The Road Not Taken 

Congratulations are in order today for two of Memphis' most highly regarded political figures. After two-plus decades of service in the Tennessee Senate, Congressman-Elect Steve Cohen will be moving from Nashville to Washington, D.C., where his considerable legislative experience, we are certain, will make him an effective representative of our city's interests in the House.

Meanwhile, despite his narrow defeat in the Senate race, outgoing Congressman Harold Ford Jr. ran a remarkably successful campaign as the first significant African-American candidate for statewide office in well over a century. The target of scurrilous political attacks from the national Republican Party, Ford took a licking and kept on ticking, winning widespread support in every corner of the state. His charisma and his undeniable brilliance as a campaigner catapulted Ford to national prominence. For our outgoing Congressman, still only 36, this three-point defeat will no doubt prove but a temporary setback.

The tragedy for Memphis is that there are indications that this setback was unnecessary. Preliminary election returns show Ford capturing 63 percent of the Shelby County vote. If one assumes the congressman garnered nearly unanimous black support, that figure suggests that he won perhaps only a third of the white vote cast in the county. For a candidate who routinely garnered majority white support in his congressional races, such a low figure for a "favorite son" Senate candidate seems at first puzzling.

Puzzling, until one considers the special circumstances of the race in Ford's own 9th District, where Cohen won the Democratic primary last August. Jake Ford, the congressman's brother, entered the campaign as an "independent," with the full support of his father, Harold Ford Sr., and the tacit support of Harold Ford Jr., who declined to endorse the Democratic nominee. The fact that Jake Ford was singularly unqualified for that position was not lost upon the people of the 9th District. He got only 22 percent of the vote. Also not overlooked was the fact that his sordid congressional campaign -- reeking of racist and anti-Semitic overtones -- was coordinated by his father, a man who once characterized his own non-black constituents as "East Memphis devils."

Perhaps we will never know why Harold Ford Jr. chose not to dissociate himself from his brother's campaign and chose not to endorse Cohen, despite the fact that the latter endorsed the Senate candidate early and often. What we do know is this: His decision to go it alone in Memphis -- alongside the farcical campaign efforts of his brother -- cost Harold Ford Jr. thousands of votes, both here and across Tennessee, perhaps enough votes to cost him the Senate election itself.
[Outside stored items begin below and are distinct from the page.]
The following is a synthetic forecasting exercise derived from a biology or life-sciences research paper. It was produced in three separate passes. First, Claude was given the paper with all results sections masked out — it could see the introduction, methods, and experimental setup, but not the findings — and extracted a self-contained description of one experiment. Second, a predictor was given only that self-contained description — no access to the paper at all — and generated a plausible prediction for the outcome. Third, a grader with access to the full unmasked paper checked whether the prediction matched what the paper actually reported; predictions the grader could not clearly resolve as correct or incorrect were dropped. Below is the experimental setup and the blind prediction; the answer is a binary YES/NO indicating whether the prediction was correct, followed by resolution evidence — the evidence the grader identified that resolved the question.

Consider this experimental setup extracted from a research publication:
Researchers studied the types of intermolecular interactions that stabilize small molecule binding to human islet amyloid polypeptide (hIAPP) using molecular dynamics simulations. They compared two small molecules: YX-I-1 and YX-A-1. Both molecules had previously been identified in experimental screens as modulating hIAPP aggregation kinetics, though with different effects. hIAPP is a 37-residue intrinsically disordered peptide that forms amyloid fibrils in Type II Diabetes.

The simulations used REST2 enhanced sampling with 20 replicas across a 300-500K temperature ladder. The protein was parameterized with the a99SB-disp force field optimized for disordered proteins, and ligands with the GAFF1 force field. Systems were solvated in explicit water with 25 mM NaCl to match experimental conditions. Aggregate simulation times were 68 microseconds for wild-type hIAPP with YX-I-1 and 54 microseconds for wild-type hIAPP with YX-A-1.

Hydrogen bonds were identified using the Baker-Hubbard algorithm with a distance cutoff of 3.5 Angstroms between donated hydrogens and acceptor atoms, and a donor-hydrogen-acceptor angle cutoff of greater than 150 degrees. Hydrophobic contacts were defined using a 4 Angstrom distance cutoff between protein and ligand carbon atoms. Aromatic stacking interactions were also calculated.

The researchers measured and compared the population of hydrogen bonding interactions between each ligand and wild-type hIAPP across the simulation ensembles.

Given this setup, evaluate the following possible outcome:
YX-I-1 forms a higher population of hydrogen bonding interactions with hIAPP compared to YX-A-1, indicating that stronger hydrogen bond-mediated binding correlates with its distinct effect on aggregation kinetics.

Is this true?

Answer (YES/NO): YES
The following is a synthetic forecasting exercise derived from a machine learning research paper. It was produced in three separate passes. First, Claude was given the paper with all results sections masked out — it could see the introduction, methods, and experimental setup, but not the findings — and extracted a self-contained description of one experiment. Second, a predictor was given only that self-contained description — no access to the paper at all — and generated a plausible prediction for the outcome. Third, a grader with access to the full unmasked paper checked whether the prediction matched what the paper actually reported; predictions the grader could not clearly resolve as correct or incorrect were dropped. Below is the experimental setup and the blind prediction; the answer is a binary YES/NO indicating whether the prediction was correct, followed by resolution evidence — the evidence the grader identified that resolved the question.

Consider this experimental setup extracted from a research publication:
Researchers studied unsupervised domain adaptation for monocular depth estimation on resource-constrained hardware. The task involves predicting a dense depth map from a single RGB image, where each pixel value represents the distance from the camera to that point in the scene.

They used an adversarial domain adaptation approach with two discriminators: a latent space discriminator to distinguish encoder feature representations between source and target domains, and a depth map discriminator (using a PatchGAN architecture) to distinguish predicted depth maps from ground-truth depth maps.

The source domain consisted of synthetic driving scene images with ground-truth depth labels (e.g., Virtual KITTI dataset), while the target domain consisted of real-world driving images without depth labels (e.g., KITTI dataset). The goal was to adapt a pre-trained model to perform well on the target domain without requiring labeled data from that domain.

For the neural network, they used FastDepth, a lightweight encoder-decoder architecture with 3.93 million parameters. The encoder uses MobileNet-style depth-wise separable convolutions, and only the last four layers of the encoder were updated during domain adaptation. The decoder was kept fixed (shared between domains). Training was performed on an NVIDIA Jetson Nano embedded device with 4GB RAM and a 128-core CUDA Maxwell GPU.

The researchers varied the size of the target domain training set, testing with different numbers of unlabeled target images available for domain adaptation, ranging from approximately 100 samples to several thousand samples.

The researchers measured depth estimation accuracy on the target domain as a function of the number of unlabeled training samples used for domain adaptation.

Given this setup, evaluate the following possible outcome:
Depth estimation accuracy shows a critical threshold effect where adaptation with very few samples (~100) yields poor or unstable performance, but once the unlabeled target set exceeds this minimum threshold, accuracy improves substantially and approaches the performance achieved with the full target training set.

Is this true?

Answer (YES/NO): NO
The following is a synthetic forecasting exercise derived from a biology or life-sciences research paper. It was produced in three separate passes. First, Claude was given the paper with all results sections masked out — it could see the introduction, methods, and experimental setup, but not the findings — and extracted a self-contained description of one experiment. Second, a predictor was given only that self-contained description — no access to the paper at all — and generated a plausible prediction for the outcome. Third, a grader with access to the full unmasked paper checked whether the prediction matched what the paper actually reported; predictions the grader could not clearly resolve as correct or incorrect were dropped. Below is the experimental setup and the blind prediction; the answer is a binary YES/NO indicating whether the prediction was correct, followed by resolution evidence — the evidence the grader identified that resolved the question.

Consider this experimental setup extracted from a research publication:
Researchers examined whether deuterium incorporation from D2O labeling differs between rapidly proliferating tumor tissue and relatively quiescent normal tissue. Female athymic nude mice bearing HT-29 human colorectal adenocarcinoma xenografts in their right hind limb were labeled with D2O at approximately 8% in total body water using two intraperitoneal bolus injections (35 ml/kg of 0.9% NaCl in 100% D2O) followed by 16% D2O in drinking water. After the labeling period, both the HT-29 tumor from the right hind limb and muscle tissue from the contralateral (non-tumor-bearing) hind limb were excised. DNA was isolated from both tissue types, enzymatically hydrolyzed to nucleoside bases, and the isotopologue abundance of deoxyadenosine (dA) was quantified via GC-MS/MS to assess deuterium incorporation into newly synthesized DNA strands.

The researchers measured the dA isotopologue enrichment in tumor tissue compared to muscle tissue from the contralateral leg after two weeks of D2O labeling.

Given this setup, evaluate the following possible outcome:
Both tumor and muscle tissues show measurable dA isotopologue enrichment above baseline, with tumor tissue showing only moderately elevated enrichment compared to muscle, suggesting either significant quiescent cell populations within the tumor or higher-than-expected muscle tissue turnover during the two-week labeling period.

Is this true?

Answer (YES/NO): NO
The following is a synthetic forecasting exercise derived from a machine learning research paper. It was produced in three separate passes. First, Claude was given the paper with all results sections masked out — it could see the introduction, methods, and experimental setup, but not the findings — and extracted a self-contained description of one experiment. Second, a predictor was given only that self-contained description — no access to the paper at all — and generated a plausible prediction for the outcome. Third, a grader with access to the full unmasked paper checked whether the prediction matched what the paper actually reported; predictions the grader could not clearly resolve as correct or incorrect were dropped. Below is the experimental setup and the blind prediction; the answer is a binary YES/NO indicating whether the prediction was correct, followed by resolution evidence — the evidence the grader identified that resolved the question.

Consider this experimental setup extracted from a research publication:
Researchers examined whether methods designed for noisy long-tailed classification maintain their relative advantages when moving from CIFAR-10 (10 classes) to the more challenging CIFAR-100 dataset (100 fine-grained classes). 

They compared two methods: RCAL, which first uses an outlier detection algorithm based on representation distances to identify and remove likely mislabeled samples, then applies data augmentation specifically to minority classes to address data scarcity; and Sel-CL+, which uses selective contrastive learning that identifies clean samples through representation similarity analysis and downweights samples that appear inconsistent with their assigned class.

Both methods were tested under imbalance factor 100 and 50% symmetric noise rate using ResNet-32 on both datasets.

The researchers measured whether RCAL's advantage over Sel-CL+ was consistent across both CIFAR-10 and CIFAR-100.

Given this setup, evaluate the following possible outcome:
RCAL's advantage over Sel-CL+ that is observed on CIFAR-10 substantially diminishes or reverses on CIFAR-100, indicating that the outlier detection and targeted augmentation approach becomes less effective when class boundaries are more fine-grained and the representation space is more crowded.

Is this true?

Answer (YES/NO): YES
How different this could and should have been. Ford and Cohen might have formed a near-perfect, "ebony and ivory" coalition, a black Senate candidate in a white state alongside a white Congressional candidate in a black city. Perhaps the staunchest civil rights advocate in the state Senate, Cohen might have brought even more national attention to a Ford candidacy already awash in pundit adulation. Instead of becoming an unwitting and unnecessary thorn in Ford's side, Cohen might have helped him protect his political base in Memphis, a base that surely wavered on this Election Day. Our city and state could and should have been better served.